In the end, this isn’t a zero-click flaw but it is easily hidden. If you hide the exploit and it doesn’t work out the first time (a tech doesn’t assign it to themselves) you can easily try again with another ticket until it works. Odds are the techs aren’t going to read through the raw HTML of each ticket looking for problems.

Reporting it – late to the party

I hopped over to GLPI’s github page to check for an existing issue and log my own if one didn’t exist when what do I see but 9.4.6! I check the changelog and find this:

Looks like this may have already been fixed!

Well, darn. I downloaded and installed the update and can confirm the issue no longer exists. Congrats to whoever spotted it first! Edit 2020-06-04: Twitter user @thetaphi took a look at this and found that it was spotted and/or accidentally fixed by a developer whilst fixing a separate issue.
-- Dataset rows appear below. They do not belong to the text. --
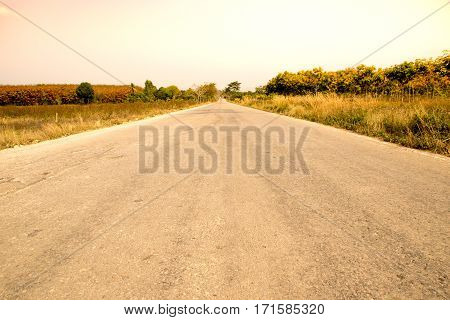 The Long Perspective Road in the countryside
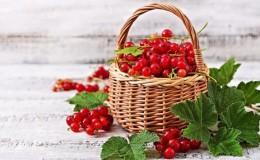 Польза и вред красной смородины для здоровья женщины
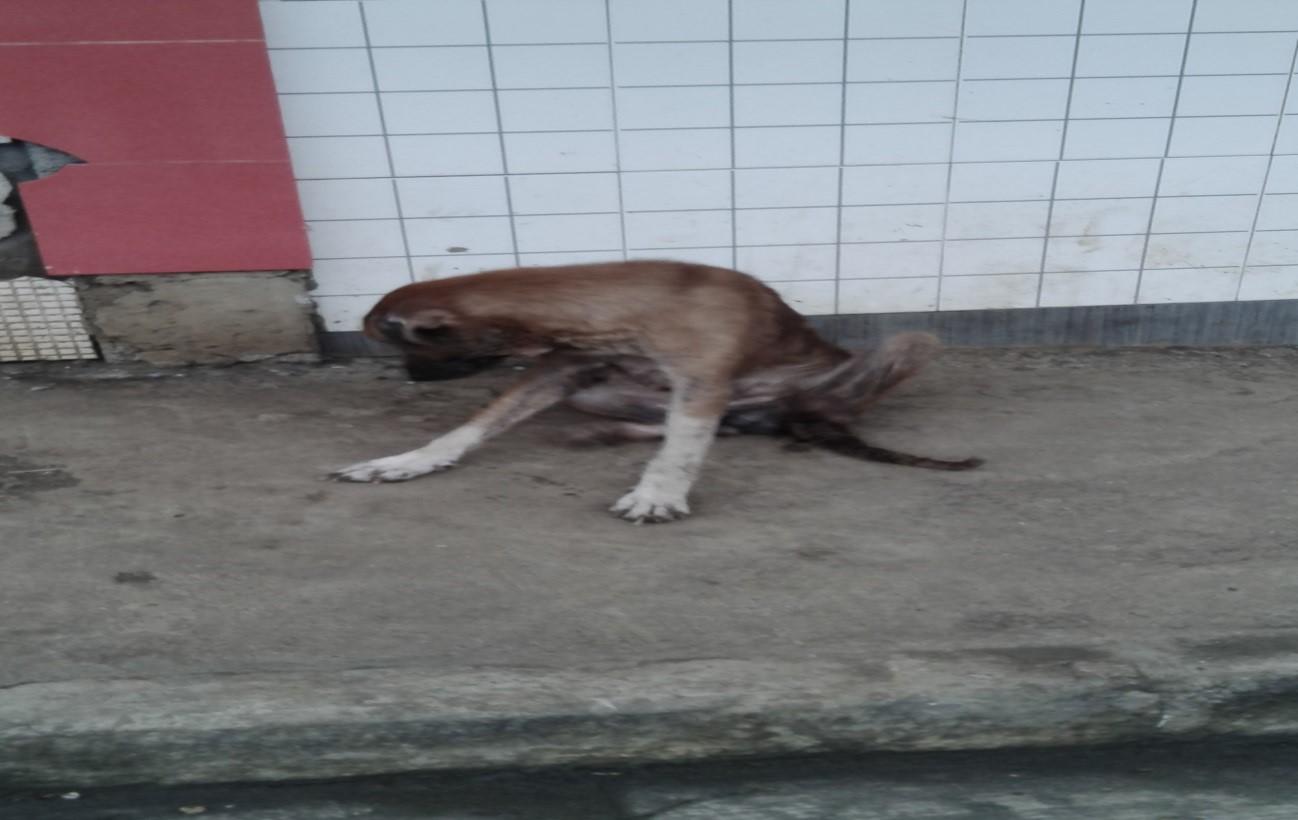 Perro sañoso y desnutrido abandonado en la calle, Malabo.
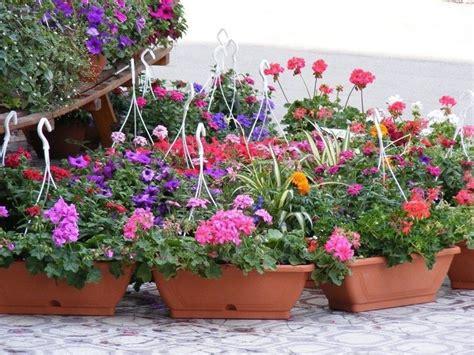 vasi fiori design vasi per fiori vasi per piante tipologie vasi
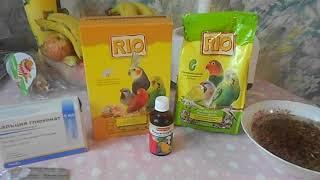 Питание во время линьки вашего попугайчика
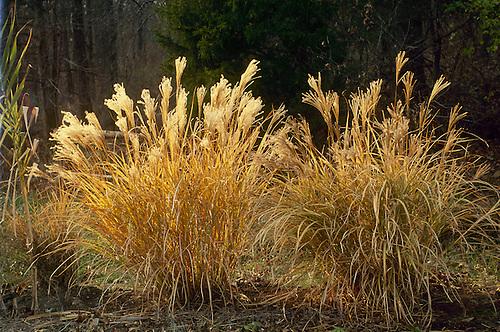 Decorative grass on pond edge mother daughter press for Ornamental grasses for ponds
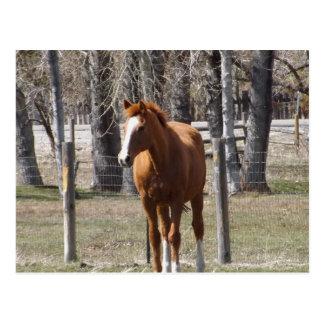 Cartão do cavalo da castanha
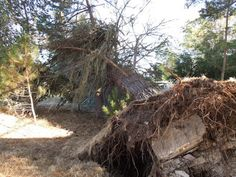 Capturing the Paso Robles Area with My Camera: If a Tree Fell and No One Heard It...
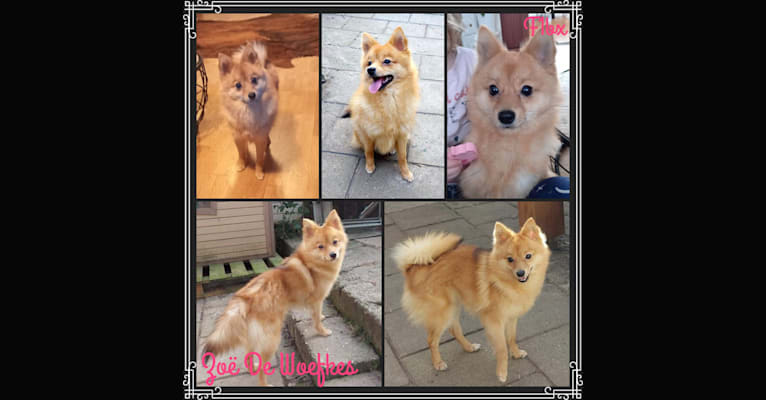 Photo of Zoë De Woefkes, a Pomeranian, Siberian Husky, American Eskimo Dog, and Mixed mix in Maastricht, Nederland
As it is already solved I don’t really want to dig through the code and find the offending line or develop the exploit further. Edit 2020-06-04: some people have taken a look after @troyhunt tweeted about this issue. It is interesting (concerning?) that something this simple got through to release, especially when you consider the way to initiate the exploit is by assigning yourself the call. Why does the call description get parsed at all here?

Either way – if you’re running GLPI, make sure you’re on the latest release. Or look for alternative software.